To assess whether other Tf-binding domains, in addition to those already disrupted, were present, we combined mutations in the N terminus of TbpB with HA8, which is localized in the C-terminal half (Table 1). Solid-phase binding assays were performed to examine Tf binding by TbpB in the combined fusion strains HA4+HA8 and HA5+HA8. We hypothesized that combining mutations in the independent Tf-binding domains would either abolish surface binding or reveal yet another unidentified ligand binding region. Figure 7 demonstrates surface Tf binding by the combined HA insertion mutants compared to the individual epitope insertion mutants. In the HA4+HA8 and HA5+HA8 combined mutants, Tf binding by TbpB was abolished, indicating that we had targeted all of the domains necessary for surface Tf binding by TbpB. We also created the combined mutants HA5+HA7 and HA5+HA9, with the hypothesis being that TbpB should maintain its ability to bind Tf since the C-terminal binding region had not been disrupted. The HA5+HA7 and HA5+HA9 combined fusion strains bound Tf in a manner similar to the parental strain (HA5 fusion) (Fig. 7). These results suggested that TbpB was not grossly impacted by the presence of two HA epitope insertions. These findings indicate that the N-terminal Tf-binding domain is interrupted by HA insertions 4 and 5, while insertion 8 interfered with the function of the C-terminal binding domain. Overall, these data suggest that wild-type surface Tf binding requires both the N- and C-terminal domains.

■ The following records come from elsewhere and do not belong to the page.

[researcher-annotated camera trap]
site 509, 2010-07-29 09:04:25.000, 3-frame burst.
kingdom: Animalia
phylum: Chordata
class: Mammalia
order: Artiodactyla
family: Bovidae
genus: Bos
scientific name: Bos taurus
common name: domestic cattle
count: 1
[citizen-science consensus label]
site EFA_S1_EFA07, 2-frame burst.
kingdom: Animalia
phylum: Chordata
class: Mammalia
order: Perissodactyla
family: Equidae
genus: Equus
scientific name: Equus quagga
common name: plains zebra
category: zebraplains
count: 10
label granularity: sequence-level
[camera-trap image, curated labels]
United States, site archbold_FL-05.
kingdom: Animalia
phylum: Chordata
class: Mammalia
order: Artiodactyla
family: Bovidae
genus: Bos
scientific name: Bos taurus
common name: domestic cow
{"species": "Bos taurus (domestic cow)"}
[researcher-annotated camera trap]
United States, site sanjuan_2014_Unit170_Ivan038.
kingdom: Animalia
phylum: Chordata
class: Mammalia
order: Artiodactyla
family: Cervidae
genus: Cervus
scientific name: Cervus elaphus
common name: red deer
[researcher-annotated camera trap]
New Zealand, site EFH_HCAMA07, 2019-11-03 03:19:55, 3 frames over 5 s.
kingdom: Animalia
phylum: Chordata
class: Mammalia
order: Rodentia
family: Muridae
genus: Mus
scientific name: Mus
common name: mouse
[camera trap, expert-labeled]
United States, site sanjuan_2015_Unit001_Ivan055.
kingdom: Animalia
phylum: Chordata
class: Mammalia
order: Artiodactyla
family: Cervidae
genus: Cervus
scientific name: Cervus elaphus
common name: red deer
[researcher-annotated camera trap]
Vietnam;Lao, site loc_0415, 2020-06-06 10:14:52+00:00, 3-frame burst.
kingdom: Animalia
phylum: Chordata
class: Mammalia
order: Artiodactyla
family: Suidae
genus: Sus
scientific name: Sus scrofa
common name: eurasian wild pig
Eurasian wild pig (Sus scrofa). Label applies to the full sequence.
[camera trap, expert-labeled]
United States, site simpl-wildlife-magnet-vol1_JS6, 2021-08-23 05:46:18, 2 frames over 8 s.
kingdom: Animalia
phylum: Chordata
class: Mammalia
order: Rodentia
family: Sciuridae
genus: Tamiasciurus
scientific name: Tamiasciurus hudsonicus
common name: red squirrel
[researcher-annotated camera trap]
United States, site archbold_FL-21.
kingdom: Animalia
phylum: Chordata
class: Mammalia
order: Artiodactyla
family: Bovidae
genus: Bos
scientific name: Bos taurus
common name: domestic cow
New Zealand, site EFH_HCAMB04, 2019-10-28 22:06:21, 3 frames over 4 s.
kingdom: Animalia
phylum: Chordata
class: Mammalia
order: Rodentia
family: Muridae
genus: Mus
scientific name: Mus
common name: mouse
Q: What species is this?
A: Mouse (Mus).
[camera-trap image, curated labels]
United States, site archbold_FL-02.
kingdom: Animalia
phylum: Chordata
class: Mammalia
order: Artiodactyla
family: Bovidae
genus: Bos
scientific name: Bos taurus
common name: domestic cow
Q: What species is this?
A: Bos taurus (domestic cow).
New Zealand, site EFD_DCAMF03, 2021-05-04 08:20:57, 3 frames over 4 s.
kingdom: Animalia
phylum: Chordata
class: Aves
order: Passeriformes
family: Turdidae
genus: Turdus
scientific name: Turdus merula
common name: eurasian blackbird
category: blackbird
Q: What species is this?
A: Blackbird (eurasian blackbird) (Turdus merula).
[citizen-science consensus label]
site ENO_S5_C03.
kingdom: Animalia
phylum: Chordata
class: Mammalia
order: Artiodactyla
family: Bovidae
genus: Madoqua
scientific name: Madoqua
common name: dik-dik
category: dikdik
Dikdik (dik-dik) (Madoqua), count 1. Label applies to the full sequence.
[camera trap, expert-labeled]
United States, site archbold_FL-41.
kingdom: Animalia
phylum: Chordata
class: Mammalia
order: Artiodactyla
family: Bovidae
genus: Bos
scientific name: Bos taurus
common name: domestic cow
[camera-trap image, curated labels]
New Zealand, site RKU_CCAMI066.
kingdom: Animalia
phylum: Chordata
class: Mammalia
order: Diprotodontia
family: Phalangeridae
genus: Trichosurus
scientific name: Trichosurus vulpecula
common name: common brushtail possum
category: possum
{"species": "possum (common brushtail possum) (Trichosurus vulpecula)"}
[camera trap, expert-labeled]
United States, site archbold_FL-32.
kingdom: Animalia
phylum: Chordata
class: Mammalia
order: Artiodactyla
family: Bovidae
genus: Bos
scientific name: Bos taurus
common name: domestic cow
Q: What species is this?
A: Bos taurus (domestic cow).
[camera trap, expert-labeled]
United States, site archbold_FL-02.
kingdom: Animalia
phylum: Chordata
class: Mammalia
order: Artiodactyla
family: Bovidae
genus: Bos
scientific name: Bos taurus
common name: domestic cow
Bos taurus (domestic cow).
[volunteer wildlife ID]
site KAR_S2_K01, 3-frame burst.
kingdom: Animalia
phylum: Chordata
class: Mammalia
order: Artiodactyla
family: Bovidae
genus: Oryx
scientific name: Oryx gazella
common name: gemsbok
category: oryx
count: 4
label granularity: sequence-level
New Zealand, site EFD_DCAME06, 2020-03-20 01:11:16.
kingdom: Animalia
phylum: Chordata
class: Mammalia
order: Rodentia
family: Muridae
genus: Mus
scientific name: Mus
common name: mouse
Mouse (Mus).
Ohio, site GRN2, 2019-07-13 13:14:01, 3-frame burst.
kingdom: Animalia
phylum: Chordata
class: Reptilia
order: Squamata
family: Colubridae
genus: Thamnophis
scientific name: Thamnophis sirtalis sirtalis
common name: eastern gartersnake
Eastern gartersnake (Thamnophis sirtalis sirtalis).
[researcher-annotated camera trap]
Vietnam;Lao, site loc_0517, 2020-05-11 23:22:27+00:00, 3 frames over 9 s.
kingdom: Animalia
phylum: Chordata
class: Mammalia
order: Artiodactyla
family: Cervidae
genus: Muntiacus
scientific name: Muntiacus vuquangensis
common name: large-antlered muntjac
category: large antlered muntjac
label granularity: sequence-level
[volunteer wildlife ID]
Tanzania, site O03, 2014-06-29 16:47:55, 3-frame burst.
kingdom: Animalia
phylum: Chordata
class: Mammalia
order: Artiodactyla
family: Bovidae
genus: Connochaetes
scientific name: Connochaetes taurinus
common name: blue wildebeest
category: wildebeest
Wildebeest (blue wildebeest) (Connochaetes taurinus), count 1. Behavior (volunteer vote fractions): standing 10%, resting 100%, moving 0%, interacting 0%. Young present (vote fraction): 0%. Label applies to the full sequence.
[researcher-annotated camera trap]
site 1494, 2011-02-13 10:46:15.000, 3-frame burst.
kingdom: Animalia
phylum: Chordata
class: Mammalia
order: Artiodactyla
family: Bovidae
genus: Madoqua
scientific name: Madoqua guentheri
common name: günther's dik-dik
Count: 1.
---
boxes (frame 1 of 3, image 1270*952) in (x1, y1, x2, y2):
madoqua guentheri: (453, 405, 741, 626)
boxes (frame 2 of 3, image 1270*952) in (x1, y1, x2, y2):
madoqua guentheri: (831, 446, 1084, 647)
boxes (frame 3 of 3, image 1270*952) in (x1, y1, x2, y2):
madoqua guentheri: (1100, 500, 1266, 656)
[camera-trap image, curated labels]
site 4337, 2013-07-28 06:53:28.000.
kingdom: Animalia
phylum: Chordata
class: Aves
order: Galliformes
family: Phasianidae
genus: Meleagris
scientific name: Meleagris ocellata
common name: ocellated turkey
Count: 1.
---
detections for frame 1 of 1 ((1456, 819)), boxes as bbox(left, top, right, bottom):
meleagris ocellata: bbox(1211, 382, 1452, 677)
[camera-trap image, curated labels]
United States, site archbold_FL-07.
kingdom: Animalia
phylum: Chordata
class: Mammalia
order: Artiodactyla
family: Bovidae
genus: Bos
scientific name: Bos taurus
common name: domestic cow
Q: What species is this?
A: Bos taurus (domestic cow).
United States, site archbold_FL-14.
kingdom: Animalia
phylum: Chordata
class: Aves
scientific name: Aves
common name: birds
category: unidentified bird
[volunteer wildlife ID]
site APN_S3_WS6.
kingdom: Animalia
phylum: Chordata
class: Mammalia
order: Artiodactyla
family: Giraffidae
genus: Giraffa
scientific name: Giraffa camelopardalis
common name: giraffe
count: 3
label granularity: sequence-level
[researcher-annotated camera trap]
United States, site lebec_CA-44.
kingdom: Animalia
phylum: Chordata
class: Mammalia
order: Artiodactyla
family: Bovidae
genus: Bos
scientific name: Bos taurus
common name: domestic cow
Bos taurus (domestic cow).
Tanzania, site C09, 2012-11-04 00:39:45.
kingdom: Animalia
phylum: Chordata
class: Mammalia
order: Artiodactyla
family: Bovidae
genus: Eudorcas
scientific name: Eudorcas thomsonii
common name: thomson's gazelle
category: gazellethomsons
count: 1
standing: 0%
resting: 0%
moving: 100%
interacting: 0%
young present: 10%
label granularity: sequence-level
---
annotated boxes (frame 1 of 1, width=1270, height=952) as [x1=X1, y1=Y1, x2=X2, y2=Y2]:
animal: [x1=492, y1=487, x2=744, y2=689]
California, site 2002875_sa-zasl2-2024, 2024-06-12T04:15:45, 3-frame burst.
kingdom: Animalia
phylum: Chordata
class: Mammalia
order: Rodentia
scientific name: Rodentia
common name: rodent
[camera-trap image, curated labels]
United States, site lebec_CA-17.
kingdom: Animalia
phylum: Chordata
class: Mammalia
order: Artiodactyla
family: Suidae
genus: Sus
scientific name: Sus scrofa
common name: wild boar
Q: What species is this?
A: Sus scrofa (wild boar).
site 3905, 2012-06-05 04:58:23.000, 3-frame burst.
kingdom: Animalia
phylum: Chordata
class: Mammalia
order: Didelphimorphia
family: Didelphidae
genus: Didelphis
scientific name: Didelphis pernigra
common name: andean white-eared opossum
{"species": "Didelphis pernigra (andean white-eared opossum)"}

FIG. 7. — Solid-phase Tf-binding assay of combination mutants. Iron-stressed whole gonococci were applied to nitrocellulose, and binding of Tf was examined by probing with peroxidase-conjugated hTf. Each column is labeled according to strain name with the HA epitope(s) insertion number in parentheses. FA6747 and FA6815 serve as the TbpB⁺ and TbpB⁻ control strains, respectively. All strains are TbpA⁻.

Both the N- and C-terminal halves of TbpB are required to compensate for a TbpA defect.

In order to examine the impact of the HA insertions on the function of the TbpA/TbpB iron acquisition system, we utilized a previously created TbpA mutant (MCV515) that absolutely requires TbpB for Tf-iron acquisition (Table 1). This mutant has an HA epitope in putative loop 9 (L9) of TbpA and binds Tf with wild-type affinity (49). We incorporated the L9 mutation into the TbpB-HA fusion mutants and examined their growth phenotypes on CDM-Tf. Following 18 h of growth, the HA1+L9 and HA2+L9 mutants demonstrated growth patterns similar to the parent strain (MCV515) (data not shown). When the HA3+L9 strain was examined, growth was diminished compared to MCV515. However, following 24 h of growth, the HA3+L9 strain reached parental levels of growth (data not shown). These results indicate that the N-terminal regions disrupted by the HA1, HA2, and HA3 insertions were not necessary for TbpB's compensatory function, as growth of these strains and, therefore iron acquisition, were not hindered. On the other hand, when the HA4+L9 and HA5+L9 strains were examined following 24 h of growth, we noted that these mutants did not grow on Tf as a sole iron source (Fig. 8A). These results suggest that the region defined by HA4 and HA5 is necessary for this compensatory TbpB function. Our findings implicate residues 293 to 328, a region defined by insertions 4 and 5, in providing a function which can ordinarily be accomplished by wild-type TbpA. These 35 residues (293 to 328) apparently play an important role in wild-type Tf binding by TbpB as well as in the function of the Tf iron acquisition system as a whole.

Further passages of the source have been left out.